• _Passage_:
════

Startup Time (Was: Re: What do you like best about Ubuntu?)

Bryan Pizzuti bpizzuti at optonline.net
Fri Oct 22 22:02:50 UTC 2004


Heh, two Bryans, two startup time requests, two Thinkpads, even if mine's on
backorder, and you don't spell your first name right. ;)

Anyway, I think the boot time thing probably mainly affects laptops more
than anything else...probably because laptops use suspend-to-disk more than
anything else...it's a GREAT way to speed up your power-up, and always
faster than booting the OS from scratch, be it Windows or what. And in a
portable, a faster boot up time, with less time loading whatever before you
get a logon prompt equals more work you can do before your battery runs out
(Not to mention suspend-to-disk is a PERFECT automatic reaction when your
battery is about to die...you don't lose any work that way). And since Linux
needs an ACTUAL reboot MUCH less than Windows, it makes sense for a desktop
distribution to leverage suspend-to-disk in order to A: decrease power-up
time, B: Increase efficiency on portable platforms, and C: Because it's much
cooler than halting the system and then going through full reboot when you
power back on. ;)

════

• _Supplied material_:
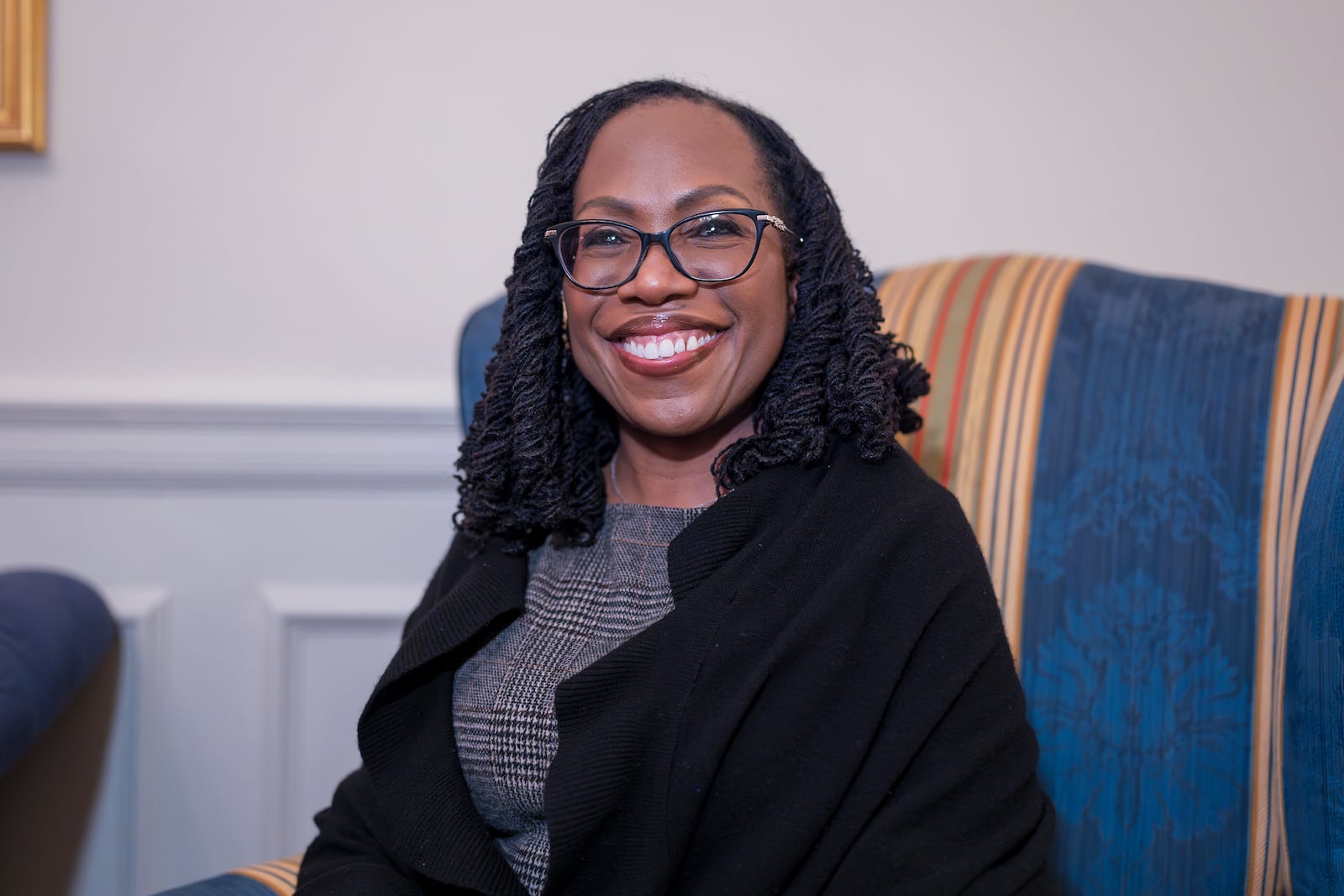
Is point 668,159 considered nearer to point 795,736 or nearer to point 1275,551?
point 795,736

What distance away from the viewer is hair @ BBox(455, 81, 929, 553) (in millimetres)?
1090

════

• _What is being asked_: In the startup time post, what does the writer call a perfect automatic reaction when the battery is about to die? Please answer briefly.

• _Task answer_: Suspend-to-disk.